Switching Between Skool and Circle
Expect a weekend of work, not a click. Courses rebuild manually on either side, member payments need a fresh checkout (subscriptions do not transfer between processors), and your members must re-onboard. Time the move against billing: Skool refunds nothing mid-period, so cancel at the cycle edge using the cancellation guide, and run both trials in parallel before moving anyone.
Frequently Asked Questions
Is Skool better than Circle?
For solo creators and coaches, usually yes; for brand communities, usually no. Skool wins on simplicity, gamification, and a $9 entry. Circle wins on customization, space structure, and brand control at $89 a month billed annually.
Which is cheaper, Skool or Circle?
Skool, at almost every revenue level. Hobby costs $9 versus Circle’s $89 entry, and Skool Pro’s 2.9% + $0.30 fee already includes processing, while Circle adds its 2% platform fee on top of card processing.
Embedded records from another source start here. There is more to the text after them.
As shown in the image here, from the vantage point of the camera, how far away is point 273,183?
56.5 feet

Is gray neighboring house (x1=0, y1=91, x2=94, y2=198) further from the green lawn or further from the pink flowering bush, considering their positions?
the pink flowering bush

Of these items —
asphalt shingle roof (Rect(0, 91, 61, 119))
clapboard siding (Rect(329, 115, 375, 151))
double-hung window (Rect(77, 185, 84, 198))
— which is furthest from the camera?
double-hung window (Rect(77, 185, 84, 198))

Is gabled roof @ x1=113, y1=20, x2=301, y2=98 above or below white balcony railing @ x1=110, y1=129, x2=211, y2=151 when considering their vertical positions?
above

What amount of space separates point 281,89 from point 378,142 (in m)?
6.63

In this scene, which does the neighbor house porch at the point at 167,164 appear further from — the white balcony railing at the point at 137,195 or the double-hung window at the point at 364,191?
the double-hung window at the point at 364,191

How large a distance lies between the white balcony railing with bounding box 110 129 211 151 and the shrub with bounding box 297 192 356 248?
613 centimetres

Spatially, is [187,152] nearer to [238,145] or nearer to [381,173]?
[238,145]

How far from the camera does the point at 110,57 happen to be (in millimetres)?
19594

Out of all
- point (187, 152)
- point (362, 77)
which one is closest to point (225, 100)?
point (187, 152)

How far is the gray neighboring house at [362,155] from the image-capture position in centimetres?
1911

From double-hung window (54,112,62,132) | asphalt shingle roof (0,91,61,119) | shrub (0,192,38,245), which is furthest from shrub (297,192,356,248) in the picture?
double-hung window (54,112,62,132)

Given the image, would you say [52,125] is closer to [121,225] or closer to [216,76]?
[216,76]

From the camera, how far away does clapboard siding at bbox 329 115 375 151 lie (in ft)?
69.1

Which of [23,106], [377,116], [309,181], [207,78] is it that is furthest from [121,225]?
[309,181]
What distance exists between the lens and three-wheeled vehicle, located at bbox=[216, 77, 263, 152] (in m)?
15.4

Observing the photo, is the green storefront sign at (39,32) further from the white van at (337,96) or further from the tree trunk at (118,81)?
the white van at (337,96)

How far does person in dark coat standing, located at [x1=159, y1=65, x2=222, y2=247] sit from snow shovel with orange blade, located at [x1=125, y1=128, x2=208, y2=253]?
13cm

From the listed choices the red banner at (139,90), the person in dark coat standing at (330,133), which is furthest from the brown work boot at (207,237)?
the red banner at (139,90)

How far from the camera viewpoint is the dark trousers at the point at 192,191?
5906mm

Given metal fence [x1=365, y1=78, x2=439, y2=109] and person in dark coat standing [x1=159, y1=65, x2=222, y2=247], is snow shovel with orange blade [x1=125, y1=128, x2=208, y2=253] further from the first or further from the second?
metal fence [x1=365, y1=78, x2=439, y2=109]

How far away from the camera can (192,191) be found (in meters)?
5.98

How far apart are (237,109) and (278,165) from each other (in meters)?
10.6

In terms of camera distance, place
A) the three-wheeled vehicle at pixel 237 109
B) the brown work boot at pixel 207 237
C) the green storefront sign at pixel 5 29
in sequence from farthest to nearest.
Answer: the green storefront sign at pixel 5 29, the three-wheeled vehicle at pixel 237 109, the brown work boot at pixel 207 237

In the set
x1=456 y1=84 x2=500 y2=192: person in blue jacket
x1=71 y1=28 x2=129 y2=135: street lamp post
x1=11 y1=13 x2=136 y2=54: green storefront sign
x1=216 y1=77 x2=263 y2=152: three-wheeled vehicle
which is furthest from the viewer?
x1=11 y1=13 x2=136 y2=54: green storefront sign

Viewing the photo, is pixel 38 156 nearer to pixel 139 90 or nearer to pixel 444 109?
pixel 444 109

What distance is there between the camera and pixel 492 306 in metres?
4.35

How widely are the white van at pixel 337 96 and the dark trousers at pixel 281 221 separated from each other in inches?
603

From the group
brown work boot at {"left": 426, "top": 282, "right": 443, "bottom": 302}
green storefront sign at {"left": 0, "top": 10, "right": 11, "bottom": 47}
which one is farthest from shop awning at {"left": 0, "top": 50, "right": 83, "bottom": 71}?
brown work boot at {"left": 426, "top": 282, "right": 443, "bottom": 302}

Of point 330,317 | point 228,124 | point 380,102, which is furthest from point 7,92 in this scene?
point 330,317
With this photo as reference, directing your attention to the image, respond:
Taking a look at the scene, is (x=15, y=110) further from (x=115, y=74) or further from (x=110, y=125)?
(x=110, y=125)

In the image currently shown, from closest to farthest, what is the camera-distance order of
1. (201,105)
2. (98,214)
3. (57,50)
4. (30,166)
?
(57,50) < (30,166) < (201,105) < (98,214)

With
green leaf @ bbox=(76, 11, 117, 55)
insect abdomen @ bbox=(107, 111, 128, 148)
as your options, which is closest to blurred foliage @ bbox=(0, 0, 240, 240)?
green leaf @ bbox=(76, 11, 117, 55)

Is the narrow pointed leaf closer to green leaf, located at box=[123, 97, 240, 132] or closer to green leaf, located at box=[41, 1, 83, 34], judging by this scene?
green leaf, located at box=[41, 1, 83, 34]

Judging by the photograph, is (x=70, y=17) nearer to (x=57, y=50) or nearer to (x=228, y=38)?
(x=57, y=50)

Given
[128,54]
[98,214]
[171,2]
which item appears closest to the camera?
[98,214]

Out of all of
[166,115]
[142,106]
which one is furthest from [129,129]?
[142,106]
Do Skool and Circle both have free trials?
Yes, 14 days on both. Circle’s trial starts without a card. Skool’s trial converts to a paid plan on day 15 unless you cancel by day 13.
Which platform is better for courses?
They are close; the difference is packaging. Skool ships one classroom with level-gated or paid access. Circle packages courses as spaces with more layout and access options.
Does Circle have Skool-style gamification?
Not at the same depth. Points, levels, and the leaderboard are the center of Skool’s member experience. Circle focuses on structure and branding instead.
How fast does Skool pay out compared to Circle?
Skool pays owners every Wednesday, with the first payout inside 14 days. Payouts go to your connected bank account in USD. Circle routes payments through its processing setup with fees varying by plan tier.